==== DOCUMENT EXCERPT ====

Imago Relationship Therapy was created by Harville Hendrix and Helen LaKelly Hunt (Harville’s wife). They define it as “a theory and therapy of committed partnership with a focus on marriage/civil partnership.”
I have been using Imago Relationship Therapy as my model of couples therapy for several years now. I have chosen to use it because I love the structure and opportunity for closeness and understanding that it provides the couple.
Why I use Imago Relationship Therapy
Before Imago I was using a more traditional model of couples therapy where the couple sit opposite me in the consultation room and proceed to tell each other, through me, what the problems in the relationship were. When I was working this way it felt unsafe, for me and for both clients and arguments that the couple were having outside the therapy room would often be brought into it and I would be invited to be the referee. This was not a great way to spend an hour of my life and provided no benefit to the clients.
In Imago Relationship Therapy the couple sits opposite each other and talk to each other following a very structured pattern. It’s the structure that provides the safety. As each partner feels safe they begin to drop their defenses and start to talk to each other properly about what is going on for them.

====

§ ACTIVITY A:
In the piece on Imago Relationship Therapy, what does the author say provides the safety in this model?
§ ACTIVITY B:
Repeat the piece on Imago Relationship Therapy starting with "I have been" and going on through "to the clients.".

==== DATA BELOW ====

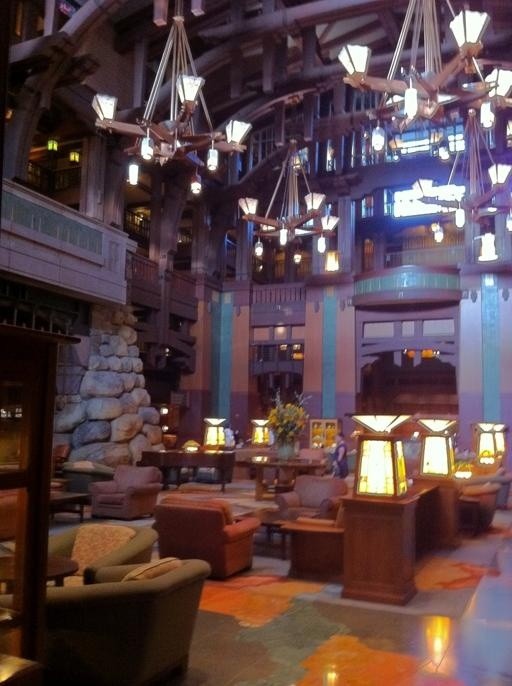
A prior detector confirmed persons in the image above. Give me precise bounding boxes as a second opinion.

====

§ WRITTEN ANSWER A:
The structure provides the safety.

§ WRITTEN ANSWER B:
I have been using Imago Relationship Therapy as my model of couples therapy for several years now. I have chosen to use it because I love the structure and opportunity for closeness and understanding that it provides the couple.
Why I use Imago Relationship Therapy
Before Imago I was using a more traditional model of couples therapy where the couple sit opposite me in the consultation room and proceed to tell each other, through me, what the problems in the relationship were. When I was working this way it felt unsafe, for me and for both clients and arguments that the couple were having outside the therapy room would often be brought into it and I would be invited to be the referee. This was not a great way to spend an hour of my life and provided no benefit to the clients.